British favorites such as baked beans and cream of mushroom soup have proved an unlikely hit with Chinese shoppers at Marks & Spencer’s (M&S) flagship store in downtown Shanghai.
However, it does not stop there — shoppers are also stocking up on frozen salmon or cod fillets, ready-made frozen curries, chocolate-chip cookies and porridge oats. Everything is shipped in from Britain. There is even a bakery selling rebaked bread-rolls and pastries that are brought in frozen from the UK.
UK food and drinks manufacturers, along with supermarkets, are queuing up to tap into China’s burgeoning taste for western food. At a time when British brands such as Weetabix are being gobbled up by Chinese companies, a growing number of UK businesses hope to grab their own slice of the booming Chinese grocery market.
They have the full support of the UK government. As part of British Prime Minister David Cameron’s “march of the makers,” the government in January announced a drive to boost British food and drink exports to countries like China.
British Minister of State for the Environment, Food and Rural Affairs Jim Paice is now touring China. Food and drink is one of the biggest sub-sectors of Britain’s manufacturing industry, which makes up a tenth of the economy.
“In so many cases the Chinese have taken over our manufacturing base, but with British food they can’t do that,” said Lance Forman of H. Forman & Son, the last smokery still operating in east London.
Chinese eating habits have started to mimic those in the West — the growing middle class has started eating breakfast cereal rather than rice; chocolate, potato chips and biscuits as special treats; and using teabags rather than traditional tea leaves. This brings mixed blessings: Nutrition experts warn that obesity is already growing among the younger generation in big cities.
China recently overtook the US to become the world’s biggest market for grocery shopping, a shift to more expensive foods and strong economic growth. It is predicted to grow twice as fast as the US to be worth about ￡950 billion (US$1.49 trillion) by 2015 — from ￡609 billion at the end of last year — according to industry researchers IGD.
Tesco already has more than 100 stores in China, and rival supermarket Sainsbury’s is believed to be in talks with a potential partner about entering the Chinese market. Its team in Shanghai has conducted a thorough feasibility study.
“We do not see international expansion as part of our short-term plans, but we are exploring other possibilities for growth in the medium to long term,” a spokesman said.
Sainsbury’s is still smarting from its disastrous foray into Egypt in 1999. It pulled out in 2001 after running up losses of more than ￡100 million in just two years.

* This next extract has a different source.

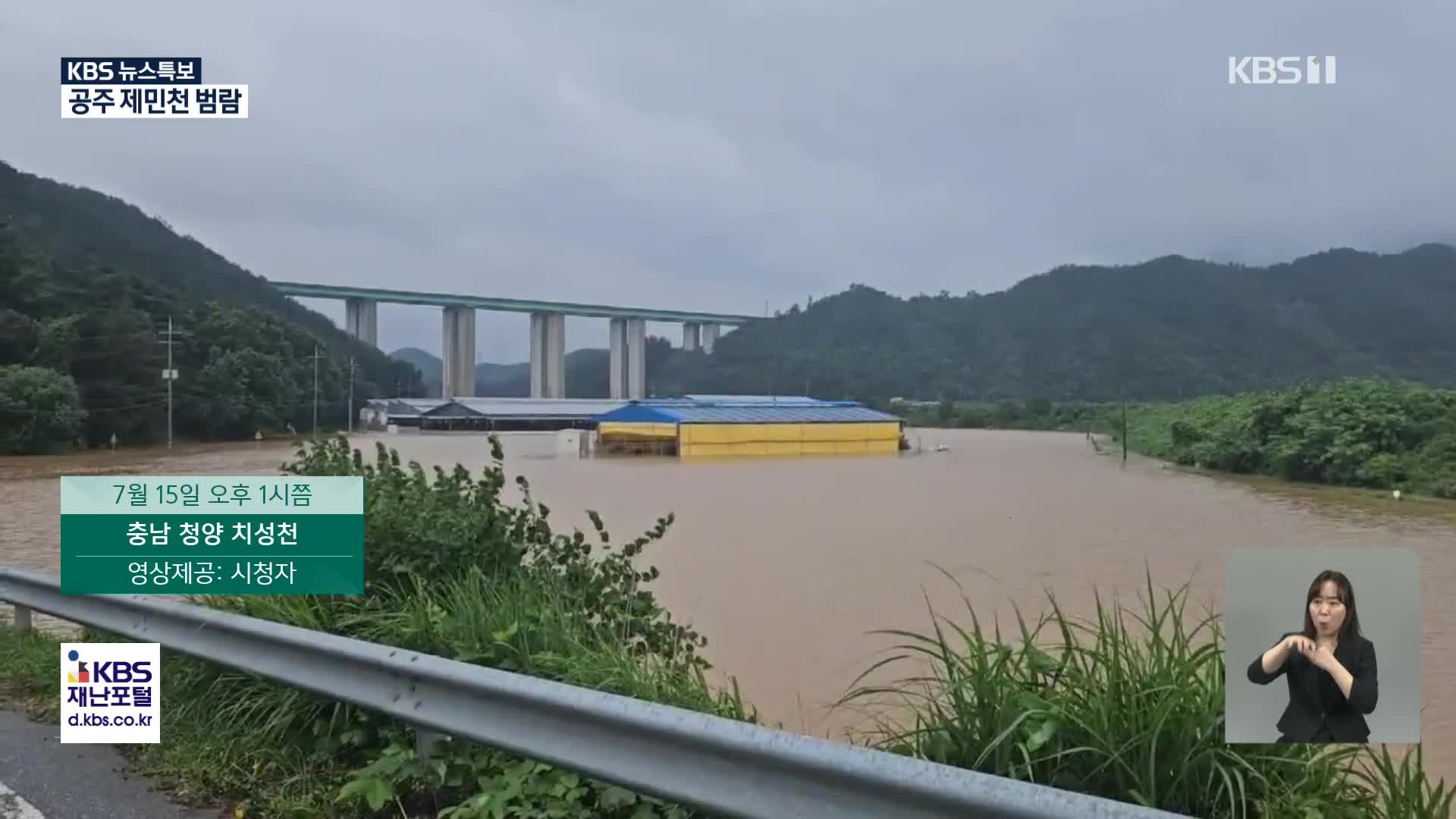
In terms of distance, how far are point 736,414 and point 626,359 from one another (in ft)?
84.1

M&S has four fashion-and-food stores in Shanghai after opening the first one, measuring 5,000m2 in 2008, as well as three others in the smaller cities of Ningbo, Changzhou and Wuhan.
The company got off to a rocky start, but intends to focus on Shanghai, where a rapidly growing new strata of Chinese society — the urban rich — has developed a taste for western brands from Prada to Gucci, along with French wine, Spanish olive oil and British biscuits and beer. Shanghai is the world’s fastest-growing city economy, with a population of more than 20 million.